>>>>>

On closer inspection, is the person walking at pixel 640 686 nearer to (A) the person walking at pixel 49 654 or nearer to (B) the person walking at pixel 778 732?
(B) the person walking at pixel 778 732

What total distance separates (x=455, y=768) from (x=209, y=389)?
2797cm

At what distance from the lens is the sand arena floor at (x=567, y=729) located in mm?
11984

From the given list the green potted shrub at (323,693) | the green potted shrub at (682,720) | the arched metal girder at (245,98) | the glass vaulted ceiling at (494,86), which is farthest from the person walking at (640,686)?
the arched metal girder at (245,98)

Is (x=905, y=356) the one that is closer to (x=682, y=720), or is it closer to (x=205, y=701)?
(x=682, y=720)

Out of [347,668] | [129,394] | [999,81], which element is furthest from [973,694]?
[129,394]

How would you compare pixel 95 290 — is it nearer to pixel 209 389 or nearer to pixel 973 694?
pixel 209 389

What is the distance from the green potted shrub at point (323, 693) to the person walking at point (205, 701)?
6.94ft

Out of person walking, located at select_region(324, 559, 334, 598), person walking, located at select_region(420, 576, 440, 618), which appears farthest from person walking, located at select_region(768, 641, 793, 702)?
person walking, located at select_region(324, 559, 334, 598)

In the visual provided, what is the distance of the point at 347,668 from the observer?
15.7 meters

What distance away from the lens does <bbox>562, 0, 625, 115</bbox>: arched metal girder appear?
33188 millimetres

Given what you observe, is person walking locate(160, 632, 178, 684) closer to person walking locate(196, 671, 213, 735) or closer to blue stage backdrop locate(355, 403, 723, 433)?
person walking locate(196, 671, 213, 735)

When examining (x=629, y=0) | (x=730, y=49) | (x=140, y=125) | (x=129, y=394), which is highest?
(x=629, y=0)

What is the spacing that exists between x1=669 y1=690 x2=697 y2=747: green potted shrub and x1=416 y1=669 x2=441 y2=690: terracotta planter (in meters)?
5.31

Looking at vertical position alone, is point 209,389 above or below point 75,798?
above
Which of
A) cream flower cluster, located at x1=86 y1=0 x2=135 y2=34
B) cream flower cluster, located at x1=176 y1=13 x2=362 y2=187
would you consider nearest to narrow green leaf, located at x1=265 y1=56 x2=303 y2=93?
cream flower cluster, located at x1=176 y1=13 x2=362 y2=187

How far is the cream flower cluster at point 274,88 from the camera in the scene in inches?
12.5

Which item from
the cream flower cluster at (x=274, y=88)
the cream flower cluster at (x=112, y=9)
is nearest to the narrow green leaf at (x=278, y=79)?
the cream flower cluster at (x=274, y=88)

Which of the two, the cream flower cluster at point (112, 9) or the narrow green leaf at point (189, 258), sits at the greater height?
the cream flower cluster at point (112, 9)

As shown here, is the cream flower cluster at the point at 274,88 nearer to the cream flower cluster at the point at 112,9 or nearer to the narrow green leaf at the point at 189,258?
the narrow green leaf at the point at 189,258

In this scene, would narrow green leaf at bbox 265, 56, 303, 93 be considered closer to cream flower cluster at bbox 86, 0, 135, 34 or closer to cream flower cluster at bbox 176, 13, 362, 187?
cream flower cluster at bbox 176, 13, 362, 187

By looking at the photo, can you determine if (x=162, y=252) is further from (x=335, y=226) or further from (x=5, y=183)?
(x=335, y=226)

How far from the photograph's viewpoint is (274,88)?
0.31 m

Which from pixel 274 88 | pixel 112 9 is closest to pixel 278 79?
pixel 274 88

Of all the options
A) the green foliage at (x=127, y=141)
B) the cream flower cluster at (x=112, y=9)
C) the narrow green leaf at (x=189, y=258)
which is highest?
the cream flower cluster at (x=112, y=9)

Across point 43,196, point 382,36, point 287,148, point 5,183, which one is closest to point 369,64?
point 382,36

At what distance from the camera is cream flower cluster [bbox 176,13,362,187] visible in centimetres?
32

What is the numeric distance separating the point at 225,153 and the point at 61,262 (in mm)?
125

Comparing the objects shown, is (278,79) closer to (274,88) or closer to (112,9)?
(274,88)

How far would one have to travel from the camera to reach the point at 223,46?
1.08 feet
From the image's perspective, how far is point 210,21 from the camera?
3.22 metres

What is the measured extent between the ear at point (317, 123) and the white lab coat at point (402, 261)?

<<<<<

### JOB:
Give again, word for word, the rows above, starting at the line containing "Comparing the objects" and ending at the last row.

### EXERCISE RESPONSE:
Comparing the objects shown, is (278,79) closer to (274,88) or closer to (112,9)?
(274,88)

How far would one have to travel from the camera to reach the point at 223,46?
1.08 feet
From the image's perspective, how far is point 210,21 from the camera?
3.22 metres

What is the measured extent between the ear at point (317, 123) and the white lab coat at point (402, 261)?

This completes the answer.